### What you are asked to do
Locate each line in the entries below that contains the string "instances" and copy those lines.

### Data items
========================
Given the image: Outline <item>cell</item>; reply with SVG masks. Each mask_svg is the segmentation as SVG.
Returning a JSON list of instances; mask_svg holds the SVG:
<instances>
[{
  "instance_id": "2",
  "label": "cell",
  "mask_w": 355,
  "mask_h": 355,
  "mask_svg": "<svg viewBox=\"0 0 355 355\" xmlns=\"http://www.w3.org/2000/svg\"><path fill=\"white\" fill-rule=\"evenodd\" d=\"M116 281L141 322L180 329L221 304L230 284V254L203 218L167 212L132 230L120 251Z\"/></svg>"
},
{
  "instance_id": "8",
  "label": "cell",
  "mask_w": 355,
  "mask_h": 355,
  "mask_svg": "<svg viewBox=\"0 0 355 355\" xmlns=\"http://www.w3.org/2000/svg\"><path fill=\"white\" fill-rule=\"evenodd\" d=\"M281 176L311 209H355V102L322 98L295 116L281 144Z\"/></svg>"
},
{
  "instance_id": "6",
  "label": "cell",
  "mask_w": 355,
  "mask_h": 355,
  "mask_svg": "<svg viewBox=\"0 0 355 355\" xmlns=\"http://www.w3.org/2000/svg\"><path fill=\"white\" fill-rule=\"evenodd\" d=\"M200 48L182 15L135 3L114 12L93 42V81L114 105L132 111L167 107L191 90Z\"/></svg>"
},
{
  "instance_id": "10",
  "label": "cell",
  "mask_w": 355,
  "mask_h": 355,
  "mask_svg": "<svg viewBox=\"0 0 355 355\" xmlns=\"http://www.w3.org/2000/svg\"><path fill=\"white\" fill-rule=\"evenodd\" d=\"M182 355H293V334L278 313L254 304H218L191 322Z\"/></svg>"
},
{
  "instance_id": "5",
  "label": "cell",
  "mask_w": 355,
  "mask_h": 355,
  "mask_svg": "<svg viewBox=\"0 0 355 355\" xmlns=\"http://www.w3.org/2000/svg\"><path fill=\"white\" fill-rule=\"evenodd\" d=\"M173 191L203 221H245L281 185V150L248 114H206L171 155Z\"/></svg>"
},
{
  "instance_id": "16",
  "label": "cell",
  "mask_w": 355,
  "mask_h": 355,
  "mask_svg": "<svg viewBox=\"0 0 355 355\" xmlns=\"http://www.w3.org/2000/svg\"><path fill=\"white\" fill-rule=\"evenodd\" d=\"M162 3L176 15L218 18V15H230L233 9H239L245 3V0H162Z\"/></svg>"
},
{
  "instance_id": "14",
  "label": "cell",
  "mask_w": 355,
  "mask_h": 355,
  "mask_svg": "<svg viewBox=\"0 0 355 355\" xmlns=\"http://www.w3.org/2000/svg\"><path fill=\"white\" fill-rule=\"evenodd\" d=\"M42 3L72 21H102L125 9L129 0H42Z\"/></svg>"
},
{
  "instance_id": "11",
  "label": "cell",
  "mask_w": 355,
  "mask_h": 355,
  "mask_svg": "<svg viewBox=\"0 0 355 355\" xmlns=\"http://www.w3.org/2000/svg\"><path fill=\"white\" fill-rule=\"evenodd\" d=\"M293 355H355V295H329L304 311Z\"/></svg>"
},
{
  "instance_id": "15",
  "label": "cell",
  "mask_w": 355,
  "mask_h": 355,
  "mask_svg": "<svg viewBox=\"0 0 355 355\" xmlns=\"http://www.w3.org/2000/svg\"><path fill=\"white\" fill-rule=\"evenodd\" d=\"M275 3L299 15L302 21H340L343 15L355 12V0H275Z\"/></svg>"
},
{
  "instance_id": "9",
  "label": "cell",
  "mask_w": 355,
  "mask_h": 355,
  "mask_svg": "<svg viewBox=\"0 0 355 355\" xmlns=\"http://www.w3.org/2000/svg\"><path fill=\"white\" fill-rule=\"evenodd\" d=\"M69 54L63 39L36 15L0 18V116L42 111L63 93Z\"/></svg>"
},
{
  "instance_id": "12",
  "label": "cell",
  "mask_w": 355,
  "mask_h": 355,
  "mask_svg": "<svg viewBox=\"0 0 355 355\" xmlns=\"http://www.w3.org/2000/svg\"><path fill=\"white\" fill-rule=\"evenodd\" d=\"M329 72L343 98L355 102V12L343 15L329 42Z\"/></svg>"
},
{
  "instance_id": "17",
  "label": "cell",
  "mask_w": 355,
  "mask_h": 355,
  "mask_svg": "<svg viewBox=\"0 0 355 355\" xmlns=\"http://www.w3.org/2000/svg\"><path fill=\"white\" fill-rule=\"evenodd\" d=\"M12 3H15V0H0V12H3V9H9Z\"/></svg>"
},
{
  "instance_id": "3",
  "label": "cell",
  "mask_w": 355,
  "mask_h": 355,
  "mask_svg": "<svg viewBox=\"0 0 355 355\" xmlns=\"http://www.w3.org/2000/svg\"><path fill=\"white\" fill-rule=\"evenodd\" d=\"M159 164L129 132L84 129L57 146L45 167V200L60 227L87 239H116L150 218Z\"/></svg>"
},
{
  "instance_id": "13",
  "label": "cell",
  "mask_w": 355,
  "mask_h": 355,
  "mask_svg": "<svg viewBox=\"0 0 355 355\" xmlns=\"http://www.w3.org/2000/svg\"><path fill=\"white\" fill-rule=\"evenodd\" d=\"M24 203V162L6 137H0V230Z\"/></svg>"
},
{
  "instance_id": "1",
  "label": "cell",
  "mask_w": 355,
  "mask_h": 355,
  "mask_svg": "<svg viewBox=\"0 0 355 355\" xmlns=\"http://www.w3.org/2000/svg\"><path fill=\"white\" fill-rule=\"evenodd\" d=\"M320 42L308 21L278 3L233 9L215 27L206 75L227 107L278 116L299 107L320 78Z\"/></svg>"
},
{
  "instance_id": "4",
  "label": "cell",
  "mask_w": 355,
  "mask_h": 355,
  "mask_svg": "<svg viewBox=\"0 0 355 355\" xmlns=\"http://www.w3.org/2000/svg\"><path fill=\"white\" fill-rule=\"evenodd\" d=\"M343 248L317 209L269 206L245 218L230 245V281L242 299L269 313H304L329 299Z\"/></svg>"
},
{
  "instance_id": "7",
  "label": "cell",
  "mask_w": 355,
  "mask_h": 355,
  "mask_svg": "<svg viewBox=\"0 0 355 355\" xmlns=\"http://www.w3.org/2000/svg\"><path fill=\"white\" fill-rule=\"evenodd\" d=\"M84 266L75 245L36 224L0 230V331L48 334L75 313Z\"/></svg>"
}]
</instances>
========================
### Output for this exercise
Returning a JSON list of instances; mask_svg holds the SVG:
<instances>
</instances>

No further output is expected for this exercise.